Students show off tech skills
Freestyle projects displayed at multi-media show
It looked like a professional multi-media art show. Children and adults milled about the wide open space, examining paintings and photos, and occasionally sitting with large headphones plugged into laptops to consider the digital videos and audio recordings — all created by the students of Freestyle Academy, the local high school district's communication arts and technology program.
According to official estimates more than 500 people were on hand for Freestyle's "Mid-Year Exhibition," which was held at the newly renovated Computer History Museum on Thursday, Feb. 3. More than 100 paintings and photos were on display, along with exhibitions of student-made websites and screenings of student films in the museum's Hahn Auditorium.
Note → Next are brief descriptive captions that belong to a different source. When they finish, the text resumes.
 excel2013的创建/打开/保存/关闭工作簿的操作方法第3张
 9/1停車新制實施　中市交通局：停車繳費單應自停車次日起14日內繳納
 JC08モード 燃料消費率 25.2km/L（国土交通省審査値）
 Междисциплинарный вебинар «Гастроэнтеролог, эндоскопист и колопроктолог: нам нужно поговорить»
Barry Groves, superintendent of the Mountain View-Los Altos High School District, said he was pleased with the chance to allow the kids to display their art. The exhibit had the look and feel of a professional art show.
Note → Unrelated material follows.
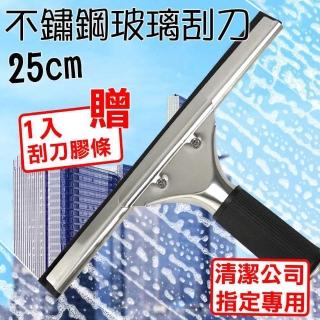 【職人生活網】185-GCS1+GCS1R刮水器 清潔公司專用 水扒 鏡面清潔用具(清潔刮刀 25CM不鏽鋼玻璃刮刀)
"Freestyle is all about 21st century skills," said Leslie Parkinson, a design instructor at Freestyle Academy.
Parkinson explained that Freestyle's 128 juniors and seniors come to the school from Mountain View and Los Altos high schools to spend a portion of their school day learning how to edit photos, create videos and produce professional audio on programs like Photoshop, Final Cut Pro and Pro Tools.
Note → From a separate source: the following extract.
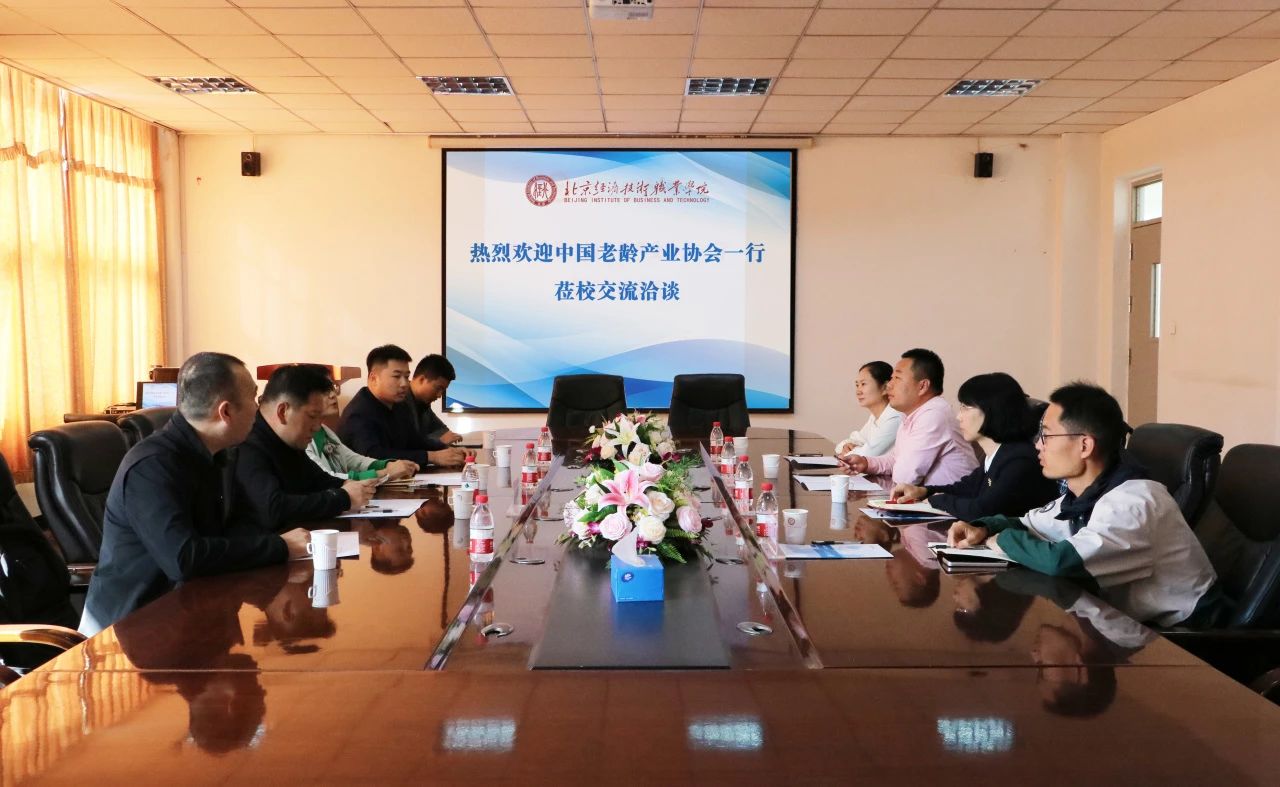 微信图片_20241012164805.jpg 微信图片_20241012164805.jpg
"It's important because that's where the jobs will be," Parkinson said. "Everybody needs a website now."
She said that visual communication methods, such as web video, are growing more popular every day and will certainly continue to be in demand after her students graduate from high school.
Although the skills learned at Freestyle would likely be sufficient to land entry-level media jobs, Mr. Groves said that all of the students who attend Freestyle go on to college.
Annalise Tahran and Sarah Webber — two Los Altos juniors who are studying film at Freestyle — were excited to see their movie on the big screen of the Hahn Auditorium.
Both said they loved coming to Freestyle, noting that it often doesn't feel like learning.
"It's really cool," Tahran said. "It's part of your day and it's like having fun at school — you know, really getting to understand yourself while learning."
"It's pretty awesome," Webber agreed, who said she enjoyed being able to use Final Cut Pro, a program ubiquitous within the film industry.
Parkinson said it is great to see the kids so engaged in something that is ultimately going to benefit them. According to her, the future competitiveness of the country is at stake.
"In order for these kids to have skills that are relevant to the way our country and the world is going, we have to be able to teach them these (skills), or we're going to end up being behind," she said.